Wednesday, December 17, 2008

Powerful MySQL 5.1 - Cool is an understatement

MySQL 5.1 is here - as I was reading through MySQL's white paper on the new features, I occasionally thought, "yeah, that is cool." The most exciting things though were when I read about some features that made me get excited enough to want to blog about it. There are some totally powerful and powerfully cool features in 5.1

SQL Profiling

For example, the SQL Profiling Utility which lets you see exactly how much time the SQL server did doing what while it logged a profiling session. You can start and stop the session, then look back at each query that happened and then see in microsecond detail what things are taking a long time and which are taking... well, microseconds.
You'll be able to see in certain terms what things are taking a long time and what queries, indexes, or settings or hardware should be improved.

Replication

There are great replication features available that make it more reliable and able to ensure that the master and slave or a whole cluster are correctly in sync. Hurray for row-based replication!

Query Logs

The Slow Query Log and General Query Log are now logged as CSV files, which are accessible (along with any other CSV file) through the MySQL server, which makes it easy to see exactly which queries are taking the longest.

Process List

The show processlist command can now also be accessed through SQL (someone read my thoughts!) which means I can have one thread check whether another thread is currently running a query and how long it has been running, and how many other things are running and then the thread could decide whether it should go ahead or wait or abort. That would have been so hard before, and now it would be pretty simple.

CSV Storage Engine

The CSV Storage Engine gives us a whole new way to think about how to deal with CSV files. You can load any file instantly into MySQL and access it there as a normal table with SQL commands. I could have really used this 5 or 10 years ago, and all my manual work importing CSV files would have been handled in a fraction of the time. A ton of the work that we have to do with programming can now be done with SQL queries instead.

Event Scheduler

There is now an Event Scheduler which makes it easy to optimize tables or execute any other command and set them on a MySQL cron rather than have to depend
on (or remember to setup) Linux crons and their accompanying programs.

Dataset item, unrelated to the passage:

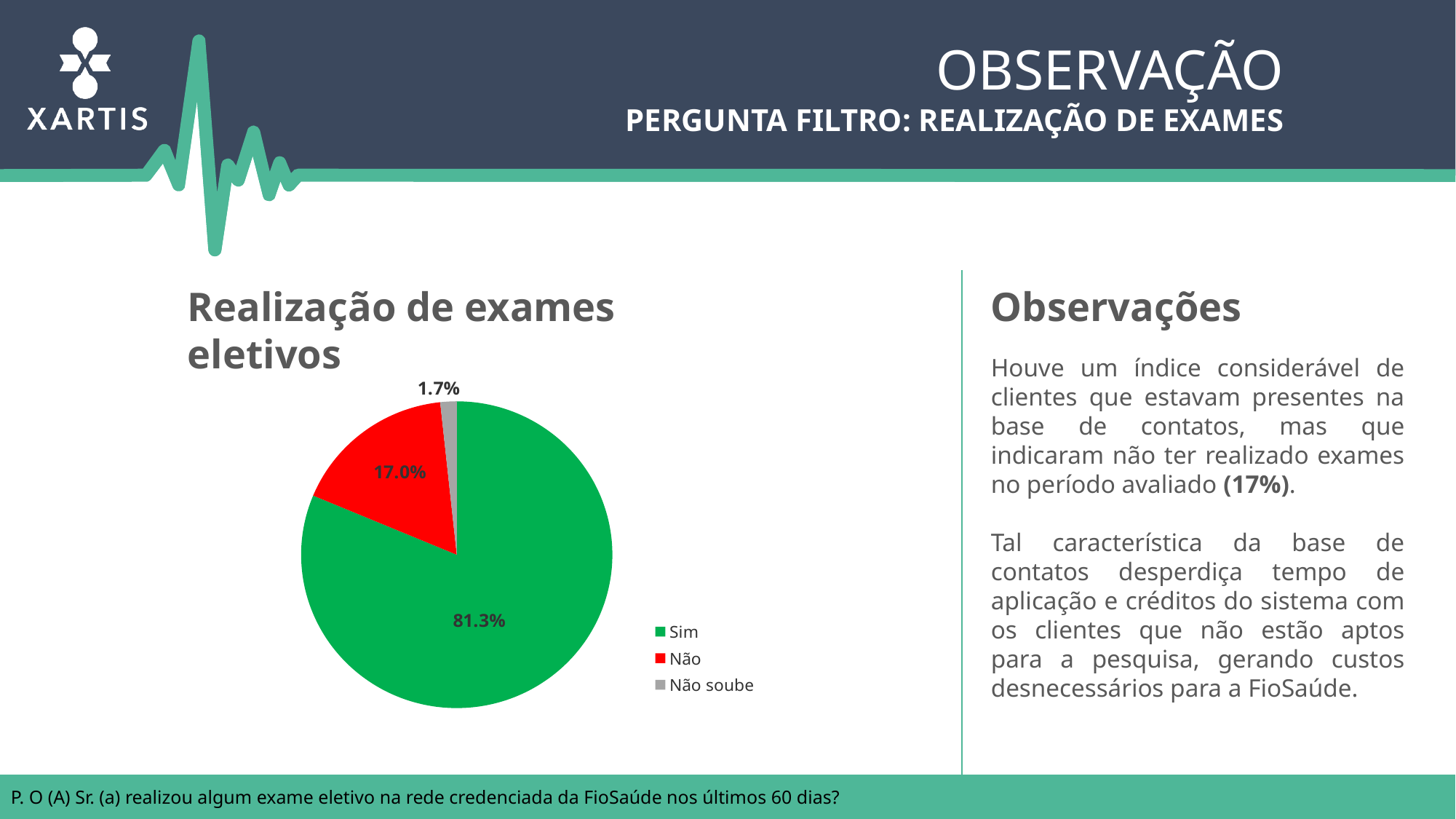
How many categories does the pie chart have? 3 What is the difference in percentage points between "Sim" and "Não"? 64.3 What colour is the slice for "Não"? red Which category has the smallest share of the pie? Não soube Which category has the largest share of the pie? Sim Which is larger, the share for "Não" or the share for "Não soube"? Não What is the title of the chart? Realização de exames eletivos What percentage of the pie corresponds to "Sim"? 81.3% How many entries does the legend list? 3 What percentage of the pie corresponds to "Não soube"? 1.7% What percentage of the pie corresponds to "Não"? 17.0% What type of chart is shown on the slide? pie chart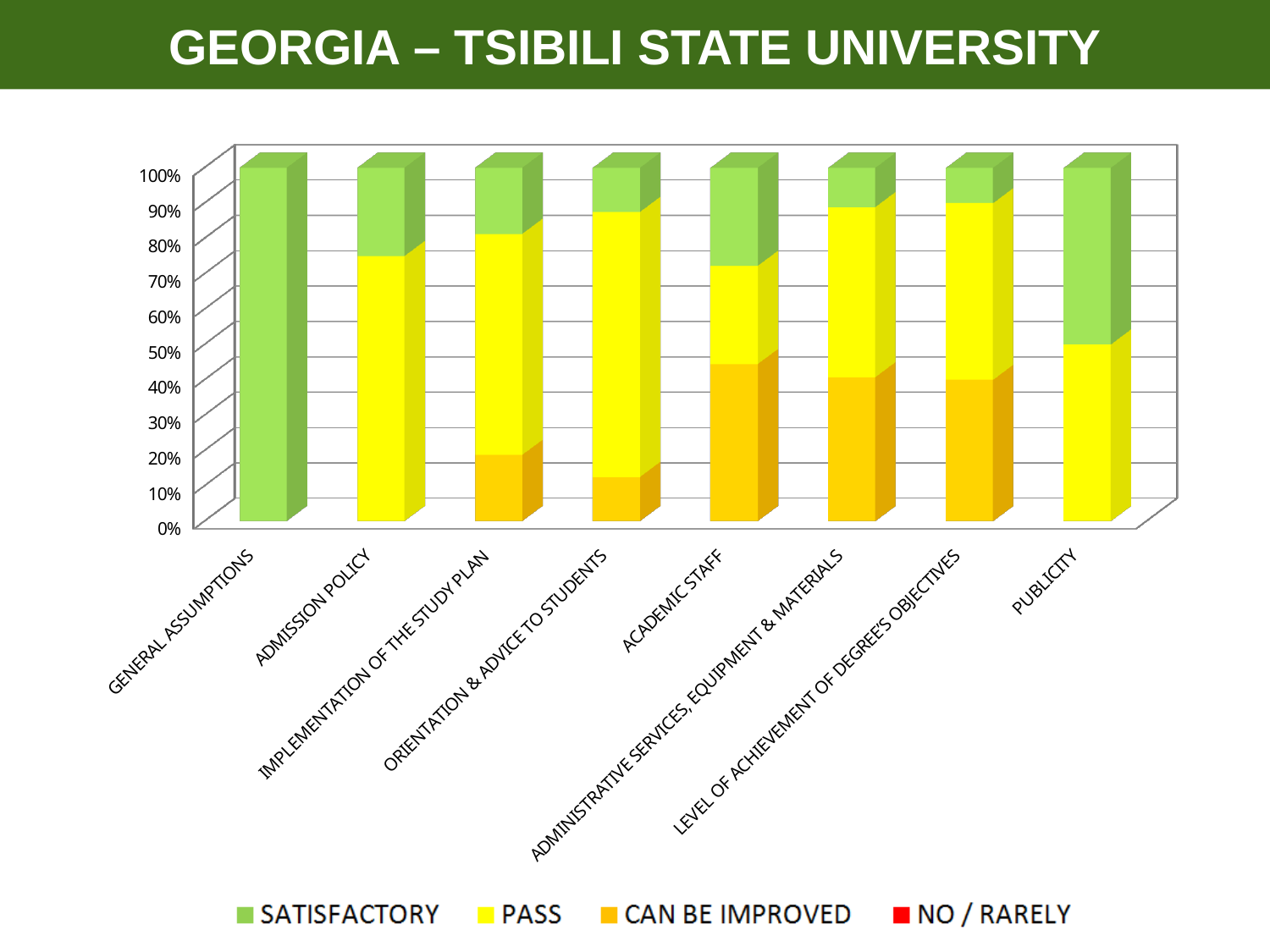
Is the PASS value for PUBLICITY greater or less than 70%? less What are the four series listed in the chart's legend? SATISFACTORY, PASS, CAN BE IMPROVED, NO / RARELY Which colour represents the NO / RARELY series in the legend? red Is the CAN BE IMPROVED value for ACADEMIC STAFF greater or less than 30%? greater Is the SATISFACTORY value for GENERAL ASSUMPTIONS greater or less than 90%? greater How many categories are shown along the x axis of the chart? 8 Which has the larger CAN BE IMPROVED share, ACADEMIC STAFF or IMPLEMENTATION OF THE STUDY PLAN? ACADEMIC STAFF How many series does the chart's legend list? 4 What kind of chart is shown on the slide? stacked bar chart Which category has the largest SATISFACTORY share? GENERAL ASSUMPTIONS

Table and Index Partitions

There are awesome new indexing features - the coolest is the ability to create Table and Index Partitions. Now queries against sets of data only need to look for the data in a fraction of the table.
Say we have web logs that are being added to a database or click through tracking data. Over time it grows and grows until we have millions of records. In the past we'd have to delete data or else summarize it and archive it, at which point we don't actually have all the data available to us anymore, just the summary, or we don't have it at all. If we setup table partitions instead, we can migrate partitions off to other physical locations (meaning we could move a set of the table to another physical disk partition), and the table would just keep plugging along. Meanwhile, the queries that only care about the last week or month, or the last year, as well as the queries that only care about January 3 years ago don't have to look through huge indexes or scan the whole table, they just look in the partitions they need data from and use the indexes for those partitions. That is a huge, HUGE benefit. This is the kind of thing that makes a Google search engine run quickly.

Full-text search enhancements and Plug-ins!

There is enhanced full-text search capability, with even the option to build your own plug-ins.


I haven't read about new features this cool for a long time. It will mean a lot of people being able to use a lot of data more efficiently and more quickly than ever before.